▶ _Tasks to perform_
1/ Retype the passage on HSF1 and HIF1A in ischemic mouse hearts word for word, starting at "Pathways of TFs" and ending at "between different molecules.".
2/ Write what comes next in the passage on HSF1 and HIF1A in ischemic mouse hearts, picking up after its final sentence.

▶ _Text section_
────────────────

IPA analysis of upstream regulators and transcriptional factors showed an increase in HSF1 and HIF1A in the infarct areas of saline treated ischemic hearts. However, while HSF1 was decreased, HIF1A was not detected in the peri-infarct areas of saline treated ischemic hearts (Fig. 3A and B). MSC exosomes decreased levels of HSF1 but elevated HIF1A levels in the infarct areas. In the peri-infarct areas, IPA analysis failed to detect HSF1, while HIF1A levels were elevated with MSC exosome treatment (Fig. 3A and B). Both functional and physical network STRING [21,22] database analysis showed HSF1 interacting with HSPA1A, HSPA4, MAPK3, DNAJB1, CRYAB, SMARCA4, HSP90AA1 among other. Similarly, STRING analysis of HIF1A displayed its interactions with TP53, STAT3, SMAD3 among others (Fig. 3C and D).
Fig. 3.
Pathways of TFs HSF1 and HIF1A in the ischemic mice hearts
IPA network analysis showed that ischemia stimulates changes in the expression of HSF1 (A) and HIF1A (B) in saline-and MSC exosome-treated ischemic hearts, MSC exosome treatment revealed dramatic changes in these processes. STRING database analysis of HSF1 (C) and HIF1A (D) show their interacting proteins. Prediction legend in Supplementary Fig. 1 describes the network relationships between different molecules.

────────────────

▶ _Given information_
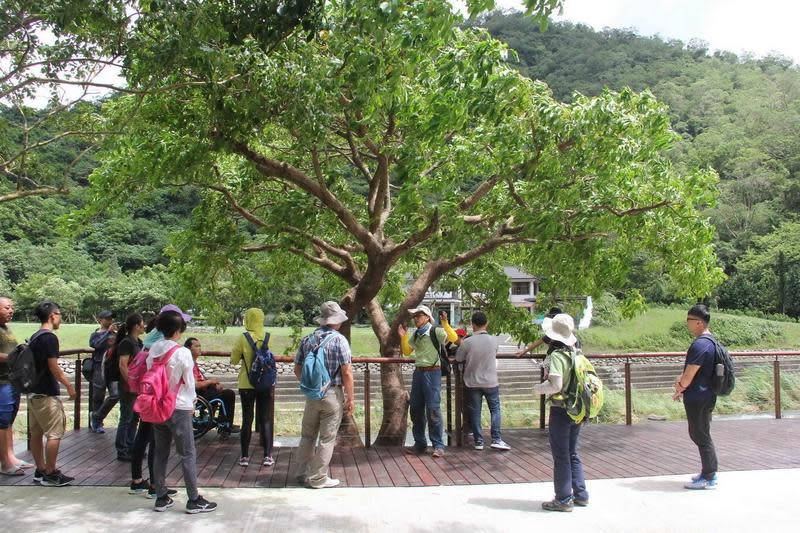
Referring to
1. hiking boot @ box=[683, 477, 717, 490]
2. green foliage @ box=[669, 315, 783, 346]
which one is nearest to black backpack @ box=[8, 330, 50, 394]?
hiking boot @ box=[683, 477, 717, 490]

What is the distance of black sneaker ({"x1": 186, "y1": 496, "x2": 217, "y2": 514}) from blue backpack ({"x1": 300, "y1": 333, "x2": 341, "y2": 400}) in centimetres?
117

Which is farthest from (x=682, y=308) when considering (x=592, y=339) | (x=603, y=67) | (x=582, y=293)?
(x=603, y=67)

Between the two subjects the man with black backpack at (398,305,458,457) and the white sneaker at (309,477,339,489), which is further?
the man with black backpack at (398,305,458,457)

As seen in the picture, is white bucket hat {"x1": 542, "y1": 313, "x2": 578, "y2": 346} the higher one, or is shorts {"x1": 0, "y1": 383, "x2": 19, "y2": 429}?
white bucket hat {"x1": 542, "y1": 313, "x2": 578, "y2": 346}

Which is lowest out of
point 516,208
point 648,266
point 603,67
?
point 648,266

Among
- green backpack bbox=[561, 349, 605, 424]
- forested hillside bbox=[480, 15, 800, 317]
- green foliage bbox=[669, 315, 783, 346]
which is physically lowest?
green foliage bbox=[669, 315, 783, 346]

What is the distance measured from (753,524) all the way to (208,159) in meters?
6.28

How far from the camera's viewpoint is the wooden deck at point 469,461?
580 centimetres

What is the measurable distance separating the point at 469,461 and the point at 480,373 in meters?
0.99

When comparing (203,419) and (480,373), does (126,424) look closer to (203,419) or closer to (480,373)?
(203,419)

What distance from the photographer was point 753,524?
466cm

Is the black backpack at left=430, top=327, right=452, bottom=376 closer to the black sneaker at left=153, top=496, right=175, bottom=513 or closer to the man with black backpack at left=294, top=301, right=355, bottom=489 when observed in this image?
the man with black backpack at left=294, top=301, right=355, bottom=489

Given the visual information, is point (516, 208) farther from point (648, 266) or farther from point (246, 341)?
point (246, 341)

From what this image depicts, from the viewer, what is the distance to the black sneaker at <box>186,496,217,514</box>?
4.77 metres
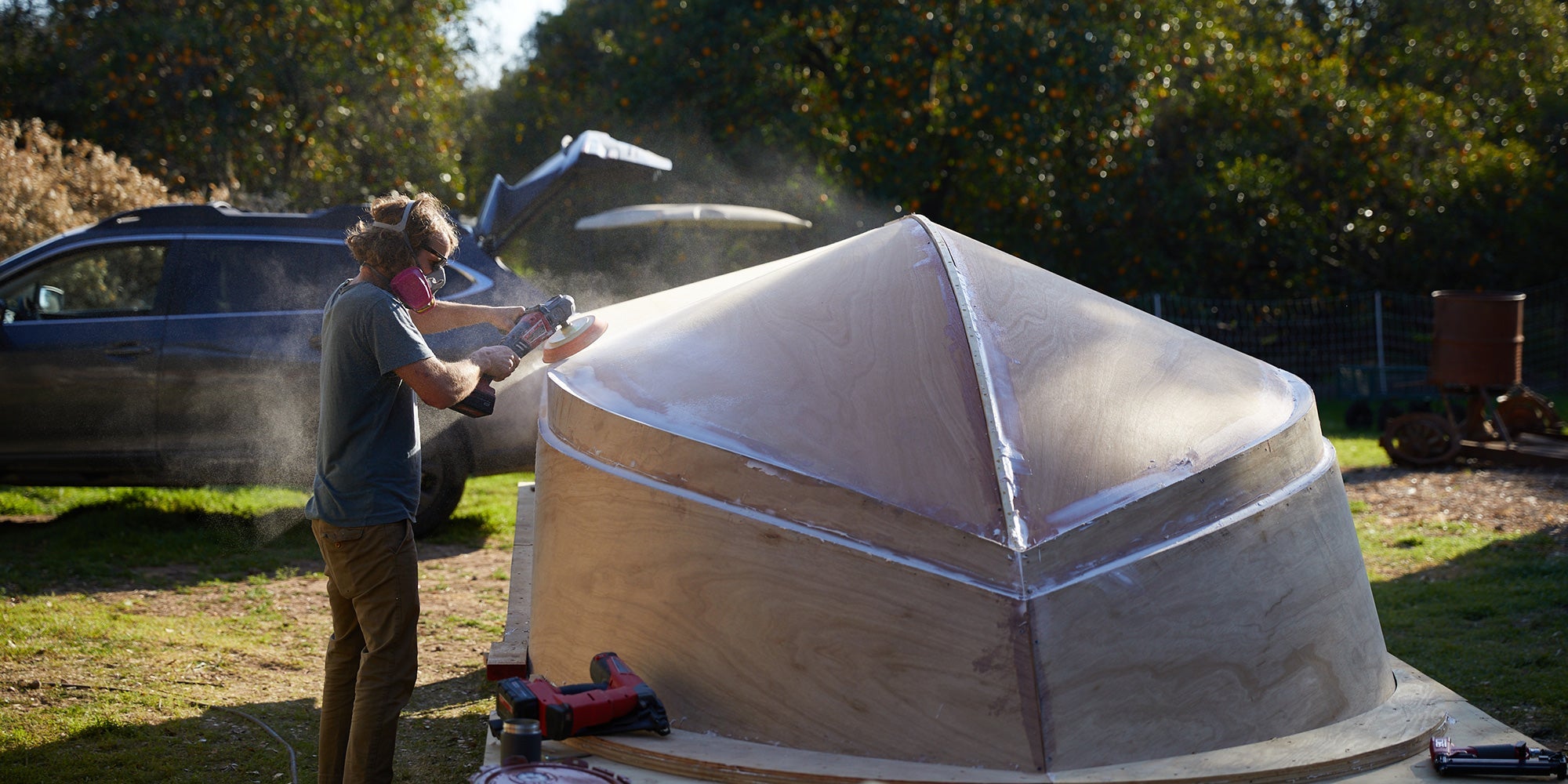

────────────────

▶ _Outputs in order_
1/
Pathways of TFs HSF1 and HIF1A in the ischemic mice hearts
IPA network analysis showed that ischemia stimulates changes in the expression of HSF1 (A) and HIF1A (B) in saline-and MSC exosome-treated ischemic hearts, MSC exosome treatment revealed dramatic changes in these processes. STRING database analysis of HSF1 (C) and HIF1A (D) show their interacting proteins. Prediction legend in Supplementary Fig. 1 describes the network relationships between different molecules.

2/
We next analyzed STAT3 and SMAD3. IPA analysis showed an increase in STAT3 and a decrease in SMAD3 in the infarct areas of saline-treated ischemic hearts. There was an increase in both STAT3 and SMAD3 in the peri-infarct areas (Fig. 4A and B). STAT3 was not detected in the infarct areas of MSC exosome-treated hearts while SMAD3 levels were elevated. In the peri-infarct areas, IPA showed decrease in STAT3 levels while SMAD3 was not detected with MSC exosome treatment (Fig. 4A and B). STRING database analysis showed JAK1&2, HIF1A, IL10RA, HSP90AA1 as proteins interacting with STAT3. Similarly, SMAD3 is shown interacting with SMAD4, TGFBR1, E2F4, JUN, CREBBP and SP1 (Fig. 4C and D).
Fig. 4.
Comparison of TFs STAT3 and SMAD3 in the ischemic mice hearts
IPA network analysis showed differences in the regulation of the processes governed by some STAT3 (A) and SMAD3 (B). STAT3 mediated signaling networks were upregulated in saline-treated ischemic hearts. MSC exosome treatment suppressed STAT3 and SMAD3 mediated signaling networks. Prediction legend in Supplementary Fig. 1 describes the network relationships between different molecules.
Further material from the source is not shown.